Induction of osteoblastic predifferentiation

Fifth-passage PDL cells were cultured in 24-well plates at a seeding density of 10,000 cells/well and exposed to a standard osteogenic medium containing 10 nM dexamethasone, 50 μg/mL ascorbic acid, and 10 nM β-glycerophosphate (Sigma Aldrich, Hamburg, Germany) for 3 weeks to induce a more differentiated osteoblastic phenotype as described previously.⁴ At harvest, the success of this measure was demonstrated by cell characterization with respect to the gene expression of markers of osteoblastic differentiation ALP-specific activity and PTH1-receptor (PTH1-R) production by real-time PCR as described previously.³¹ The primer sequences used were as follows: PTHR1 sense 5′ CTC-CCT-CTC-GAT-CCT-ACA-GTA-ATG-A 3′, antisense 5′ TCA-GAG-TCA-ATG-CCT-CCG-TTC 3′; ALP sense 5′ AGA-GAA-AGC-GAT-GGT-GGA-TG 3′, antisense 5′ CGG-TGG-CAT-TAA-TAG-TGA-GAT-G 3′.

CD-1^® nude mice

Twelve 4–6-week-old male CD-1^® nude mice with an average body weight of 20 g (Charles River Laboratories, Sulzfeld, Germany) were stabilized at the animal research facility of the University of Bonn of Medicine. Mice were housed one per cage under specific pathogen-free conditions in a room with continuously filtered air, maintained between 21°C and 22°C, with 40%–60% humidity on 12-h light-and-dark cycles and given free access to food and water. Animal body weights were recorded before the onset and at the end of the experiment.

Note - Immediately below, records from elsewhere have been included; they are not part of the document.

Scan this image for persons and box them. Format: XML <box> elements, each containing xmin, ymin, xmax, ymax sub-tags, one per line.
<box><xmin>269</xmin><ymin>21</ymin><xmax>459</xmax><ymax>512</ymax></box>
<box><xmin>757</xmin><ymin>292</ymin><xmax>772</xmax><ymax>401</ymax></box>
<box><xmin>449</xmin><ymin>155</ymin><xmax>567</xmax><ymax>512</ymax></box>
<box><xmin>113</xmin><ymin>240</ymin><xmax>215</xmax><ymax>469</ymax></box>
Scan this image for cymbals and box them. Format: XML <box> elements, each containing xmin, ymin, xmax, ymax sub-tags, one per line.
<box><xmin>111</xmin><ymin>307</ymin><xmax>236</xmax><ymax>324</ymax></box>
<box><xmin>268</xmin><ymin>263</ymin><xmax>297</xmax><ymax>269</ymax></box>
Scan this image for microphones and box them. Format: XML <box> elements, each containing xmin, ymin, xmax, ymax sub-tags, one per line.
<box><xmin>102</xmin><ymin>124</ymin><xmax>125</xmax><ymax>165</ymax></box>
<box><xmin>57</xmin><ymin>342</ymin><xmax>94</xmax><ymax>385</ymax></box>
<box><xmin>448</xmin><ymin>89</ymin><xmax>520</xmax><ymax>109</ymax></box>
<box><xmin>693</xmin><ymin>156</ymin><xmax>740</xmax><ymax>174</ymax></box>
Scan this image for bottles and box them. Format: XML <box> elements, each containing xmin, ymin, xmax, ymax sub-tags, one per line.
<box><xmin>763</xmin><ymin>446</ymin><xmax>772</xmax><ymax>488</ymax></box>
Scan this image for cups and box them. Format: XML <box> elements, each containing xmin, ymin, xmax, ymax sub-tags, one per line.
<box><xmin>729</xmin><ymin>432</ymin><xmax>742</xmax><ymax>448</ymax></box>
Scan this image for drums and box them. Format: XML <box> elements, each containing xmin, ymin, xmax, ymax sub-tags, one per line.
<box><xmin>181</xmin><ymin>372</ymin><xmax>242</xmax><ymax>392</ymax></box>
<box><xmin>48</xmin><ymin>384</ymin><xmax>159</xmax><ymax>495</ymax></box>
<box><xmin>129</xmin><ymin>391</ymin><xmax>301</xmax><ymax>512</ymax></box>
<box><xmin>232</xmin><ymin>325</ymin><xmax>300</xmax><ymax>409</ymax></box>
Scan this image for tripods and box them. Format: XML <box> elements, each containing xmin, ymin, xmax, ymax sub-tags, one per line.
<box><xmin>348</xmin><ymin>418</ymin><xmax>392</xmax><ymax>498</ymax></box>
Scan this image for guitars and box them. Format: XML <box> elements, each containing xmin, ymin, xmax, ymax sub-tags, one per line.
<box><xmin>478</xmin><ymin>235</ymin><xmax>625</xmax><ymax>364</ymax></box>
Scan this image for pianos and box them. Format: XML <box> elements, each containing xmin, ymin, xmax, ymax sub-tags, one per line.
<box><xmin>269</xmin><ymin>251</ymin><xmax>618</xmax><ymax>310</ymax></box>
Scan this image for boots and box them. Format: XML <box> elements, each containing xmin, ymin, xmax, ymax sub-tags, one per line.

Surgical implantation of PDL cells

Pretreated PDL cells from the two donors were resuspended each in fresh growth media, and 3×10⁶ cells were incorporated into gelatin sponges 3–5 mm in diameter (Gelfoam^®; Sullivan-Schein, Melville, NY) by capillary action. The implantation procedure was adopted from Pettway et al.³² According to this protocol, animals were anaesthetized with 2vol% isoflurane (Forene^®; Abbott GmbH, Wiesbaden, Germany), and two mid-longitudinal skin incisions ∼1 cm in length were made on the dorsal surface of each mouse. Blunt dissection was used to form subcutaneous pouches. Two implants per animal were inserted. Postsurgically, mice were monitored daily for any signs of infection like shivering, lethargy, and diarrhea. Neither were signs of impaired healing nor adverse side effects of the procedures or drug dosage observed.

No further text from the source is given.